[PATCH][X86] Trying to fix PR20243 - leaf frame pointer bug on X86, ELF, PIC
Dario Domizioli
dario.domizioli at gmail.com
Tue Nov 11 10:37:14 PST 2014
Hi Reid, Rafael.
Thanks for the help and the review!
I have committed revision 221695 with the simplified test that Rafael
suggested.
Cheers,
Dario Domizioli
SN Systems - Sony Computer Entertainment Group
On 11 November 2014 17:52, Rafael Espíndola <rafael.espindola at gmail.com>
wrote:
> Yes. It is a valid bug fix. It would still be nice to cleanup the x86
> implementation, but that is independent.
>
> My only request for the patch is to reduce the testcase a bit. For
> example, you don't need the struct.SomeStruct. You should be able to
> test the difference with only
>
> @x = thread_local global i32 0
> define i32 @f() "no-frame-pointer-elim-non-leaf" {
> %a = load i32* @x, align 4
> ret i32 %a
> }
>
> no?
>
> LGTM with that.
>
>
> On 11 November 2014 12:19, Reid Kleckner <rnk at google.com> wrote:
> > Works for me, I think that definitely fixes a bug in existing code.
> Rafael,
> > do you think this approach is OK?
> >
> > On Tue, Nov 11, 2014 at 7:49 AM, Dario Domizioli <
> dario.domizioli at gmail.com>
> > wrote:
> >>
> >> Good news! (maybe)
> >>
> >> I was focusing too much on the instruction definition and not enough on
> >> looking at how the instruction was getting created...

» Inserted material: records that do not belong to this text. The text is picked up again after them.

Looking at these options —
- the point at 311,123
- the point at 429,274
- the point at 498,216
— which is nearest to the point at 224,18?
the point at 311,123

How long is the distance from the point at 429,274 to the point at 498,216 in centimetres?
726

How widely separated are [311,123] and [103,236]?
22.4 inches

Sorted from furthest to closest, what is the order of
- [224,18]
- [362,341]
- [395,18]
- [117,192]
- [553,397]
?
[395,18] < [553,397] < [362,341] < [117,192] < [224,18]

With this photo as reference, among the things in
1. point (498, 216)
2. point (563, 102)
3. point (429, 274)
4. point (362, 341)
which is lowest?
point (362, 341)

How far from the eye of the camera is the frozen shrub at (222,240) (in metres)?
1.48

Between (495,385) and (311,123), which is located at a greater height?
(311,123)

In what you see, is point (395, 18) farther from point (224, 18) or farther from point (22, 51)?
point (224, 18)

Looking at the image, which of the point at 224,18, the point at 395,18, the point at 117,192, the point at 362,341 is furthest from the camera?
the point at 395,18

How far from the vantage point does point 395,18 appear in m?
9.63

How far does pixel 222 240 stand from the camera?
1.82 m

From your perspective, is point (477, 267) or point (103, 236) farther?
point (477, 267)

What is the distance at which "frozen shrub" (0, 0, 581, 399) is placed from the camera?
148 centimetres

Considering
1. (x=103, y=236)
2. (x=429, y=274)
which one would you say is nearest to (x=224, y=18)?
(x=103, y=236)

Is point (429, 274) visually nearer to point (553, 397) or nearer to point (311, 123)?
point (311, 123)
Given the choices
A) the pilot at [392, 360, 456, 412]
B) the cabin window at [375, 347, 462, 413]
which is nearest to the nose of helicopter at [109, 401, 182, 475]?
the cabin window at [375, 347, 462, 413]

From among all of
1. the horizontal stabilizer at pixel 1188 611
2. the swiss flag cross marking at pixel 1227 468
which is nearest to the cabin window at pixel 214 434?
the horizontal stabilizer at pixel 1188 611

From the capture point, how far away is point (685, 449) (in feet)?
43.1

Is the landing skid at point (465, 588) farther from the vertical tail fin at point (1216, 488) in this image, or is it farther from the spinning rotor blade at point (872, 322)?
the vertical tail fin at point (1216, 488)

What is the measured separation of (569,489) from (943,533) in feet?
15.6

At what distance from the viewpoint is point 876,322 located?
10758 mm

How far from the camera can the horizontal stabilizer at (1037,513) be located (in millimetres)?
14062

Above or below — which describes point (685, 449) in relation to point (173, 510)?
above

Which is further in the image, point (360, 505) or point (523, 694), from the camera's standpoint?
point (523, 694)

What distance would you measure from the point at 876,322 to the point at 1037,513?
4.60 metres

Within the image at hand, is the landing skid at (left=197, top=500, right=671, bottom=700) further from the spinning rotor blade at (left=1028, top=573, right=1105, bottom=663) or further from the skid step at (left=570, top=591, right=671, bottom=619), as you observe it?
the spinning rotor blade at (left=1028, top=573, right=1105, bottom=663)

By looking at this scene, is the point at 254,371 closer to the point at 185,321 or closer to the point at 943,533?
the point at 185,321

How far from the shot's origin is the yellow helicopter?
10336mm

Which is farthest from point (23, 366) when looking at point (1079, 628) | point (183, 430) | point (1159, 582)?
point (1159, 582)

> >> While I inspected the ISel lowering code creating the TLS access pseudo
> >> (in X86ISelLowering.cpp) to find out how to do something similar to what
> >> AArch64 does, I found a comment in the GetTLSADDR() function basically
> >> saying that the code there was responsible for informing the
> >> MachineFrameInfo that the function had calls... however it was only
> setting
> >> the "adjustsStack" flag and not the "hasCalls" flag.
> >>
> >> This means that I don't strictly need to change the definition of the
> TLS
> >> access pseudo, and I can fix the PR with just a one-line change in
> >> X86ISelLowering.cpp.
> >>
> >> Do you think it's acceptable?
> >> I attach the new patch. I also changed the comment in the test to
> explain
> >> the situation.
> >>
> >> Cheers,
> >> Dario Domizioli
> >> SN Systems - Sony Computer Entertainment Group
> >>
> >>
> >>
> >>
> >>
> >>
> >>
> >>
> >>
> >> On 11 November 2014 12:16, Dario Domizioli <dario.domizioli at gmail.com>
> >> wrote:
> >>>
> >>> Thanks Rafael!
> >>>
> >>> I'll have a look at the AArch64 version (and the PPC patch) and I'll
> try
> >>> to implement something similar.
> >>> I'll post a new patch soon.
> >>>
> >>> Cheers,
> >>> Dario Domizioli
> >>> SN Systems - Sony Computer Entertainment Group
> >>>
> >>>
> >>>
> >>>
> >>>
> >>> On 11 November 2014 05:45, Rafael Espíndola <
> rafael.espindola at gmail.com>
> >>> wrote:
> >>>>
> >>>> For a related issue, see http://reviews.llvm.org/D6209
> >>>>
> >>>> On 10 November 2014 16:02, Rafael Espíndola <
> rafael.espindola at gmail.com>
> >>>> wrote:
> >>>> > On 10 November 2014 10:48, Dario Domizioli <
> dario.domizioli at gmail.com>
> >>>> > wrote:
> >>>> >> Hi Rafael.
> >>>> >>
> >>>> >> I have been looking at this for a while, but I cannot seem to find
> a
> >>>> >> way of
> >>>> >> preserving an LLVM intrinsic after ISel and expanding it later.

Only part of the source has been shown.